**Page**:

Problem with validates uniqueness and accented characters

I have a table 'client' with a unique index on column 'nome'
I have also set validates :uniqueness => true on column 'nome'

There is a record 'João Victor Santos' on my clients table. When I try
to insert another 'João Victor Santos' Rails executes the following
command to check if a record with this name already exists:

SELECT `clients`.`id` FROM `clients` WHERE (`clients`.`nome` = BINARY
'João Victor Santos') LIMIT 1

Unfortunately this query returns 0 rows and validation passes and I
receive this stack trace

Mysql::Error: Duplicate entry 'João Victor Santos' for key 2

If I execute this query in phpMyAdmin it correctly returns 1 result

SELECT `clients`.`id` FROM `clients` WHERE (`clients`.`nome` = 'João
Victor Santos') LIMIT 1

I'm using Rails 3.0.3, Ruby 1.8.7 and the mysql gem. I can't switch to
mysql2 gem because I'm running on Windows and this application will also
run on Windows in production

Has anyone faced this problem?

Victor Cisneiros wrote in post #969792:

I have a table 'client' with a unique index on column 'nome'
I have also set validates :uniqueness => true on column 'nome'

There is a record 'João Victor Santos' on my clients table. When I try
to insert another 'João Victor Santos' Rails executes the following
command to check if a record with this name already exists:

SELECT `clients`.`id` FROM `clients` WHERE (`clients`.`nome` = BINARY
'João Victor Santos') LIMIT 1

Unfortunately this query returns 0 rows and validation passes and I
receive this stack trace

Mysql::Error: Duplicate entry 'João Victor Santos' for key 2

If I execute this query in phpMyAdmin it correctly returns 1 result

SELECT `clients`.`id` FROM `clients` WHERE (`clients`.`nome` = 'João
Victor Santos') LIMIT 1

Perhaps you've got an encoding issue.

I'm using Rails 3.0.3, Ruby 1.8.7 and the mysql gem. I can't switch to
mysql2 gem because I'm running on Windows and this application will also
run on Windows in production

You should absolutely not be running Rails applications on Windows in
production. Find a way to host the app on *nix if at all possible.

Has anyone faced this problem?

Best,

I tried running on my linux VPS with Ruby 1.9.2 and the mysql2 gem and
the problem still persists

The funny thing is that I have a view where you can filter all the
clients and if I make it filter this particular client by running this
query

SELECT `clients`.* FROM `clients` WHERE (nome LIKE '%João Victor
Santos%') ORDER BY nome ASC LIMIT 30 OFFSET 0

It correctly returns 1 row

I'm starting to think the problem is with the BINARY in the validates
uniqueness query, anyone knows a way to monkey-patch it to remove the
BINARY keyword?

Please quote when replying.

**What you need to do**:
**1)** In the forum thread about Rails uniqueness validation and accented characters, which keyword in the validation query does the poster suspect is causing the problem?
**2)** Continue the forum thread about Rails uniqueness validation and accented characters from where it stops.

**Source material**:
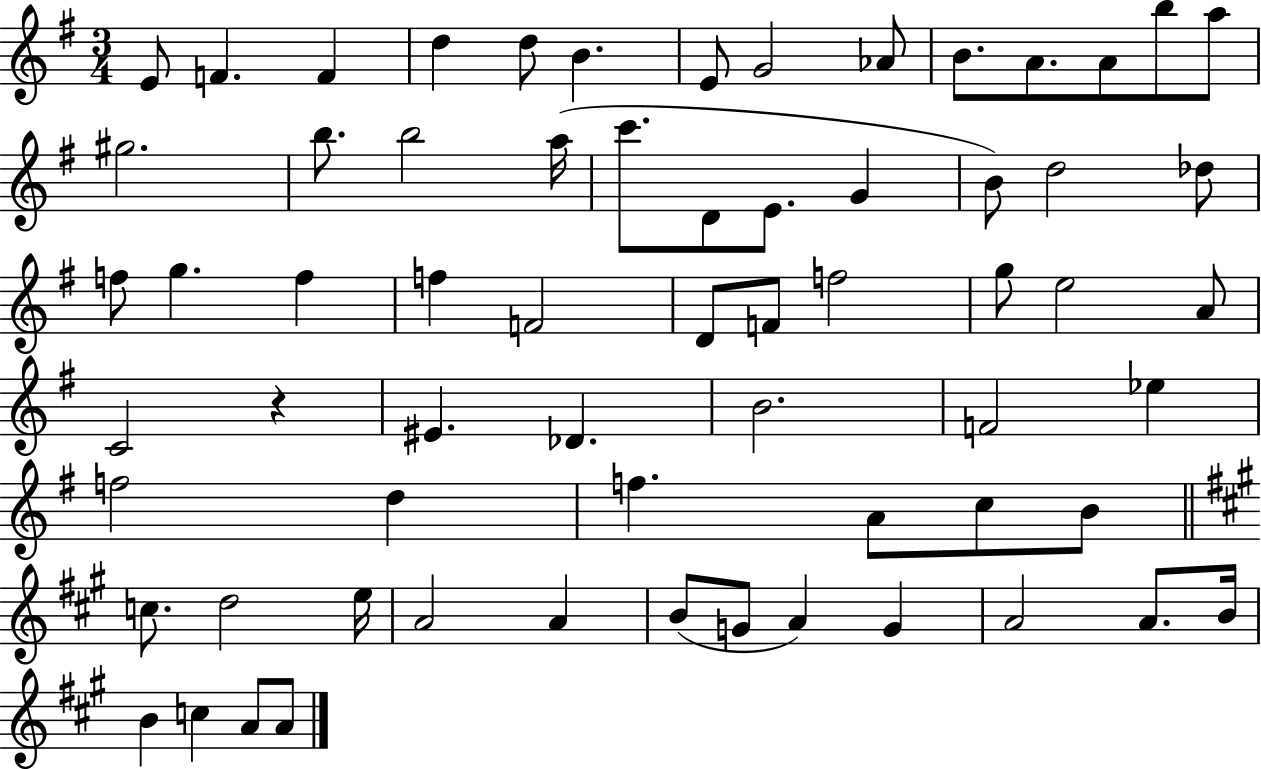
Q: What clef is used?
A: treble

**The responses**:
**1)** BINARY

**2)**
Victor Cisneiros wrote in post #969879:

I tried running on my linux VPS with Ruby 1.9.2 and the mysql2 gem and
the problem still persists

The funny thing is that I have a view where you can filter all the
clients and if I make it filter this particular client by running this
query

SELECT `clients`.* FROM `clients` WHERE (nome LIKE '%João Victor
Santos%') ORDER BY nome ASC LIMIT 30 OFFSET 0

It correctly returns 1 row

I'm starting to think the problem is with the BINARY in the validates
uniqueness query, anyone knows a way to monkey-patch it to remove the
BINARY keyword?

That's probably not the issue. Did you investigate the encodings as I
suggested in my earlier post?

Best,

That's probably not the issue. Did you investigate the encodings as I
suggested in my earlier post?

I don't have any encoding issue except on this query

Anyway I found out that if I put
validates :nome, :presence => true, :uniqueness => { :case_sensitive =>
false }

instead of
validates :nome, :presence => true, :uniqueness => true

The query changes and doesn't use BINARY anymore and guess what, it now
works

Here is the generated sql now

SELECT `clients`.`id` FROM `clients` WHERE (LOWER(`clients`.`nome`) =
LOWER('João Victor Santos')) LIMIT 1

It could be/ BINARY forces the comparison to be done byte by byte, but
(assuming the column is a utf8 one) the character ã can be represented
with more than one sequence of bytes.

Fred

Frederick Cheung wrote in post #969886:

> SELECT `clients`.* FROM `clients` WHERE (nome LIKE '%João Victor
> Santos%') ORDER BY nome ASC LIMIT 30 OFFSET 0

> It correctly returns 1 row

> I'm starting to think the problem is with the BINARY in the validates
> uniqueness query, anyone knows a way to monkey-patch it to remove the
> BINARY keyword?

That's probably not the issue. Did you investigate the encodings as I
suggested in my earlier post?

It could be/ BINARY forces the comparison to be done byte by byte, but
(assuming the column is a utf8 one) the character can be represented
with more than one sequence of bytes.

Oh, that's a really good point.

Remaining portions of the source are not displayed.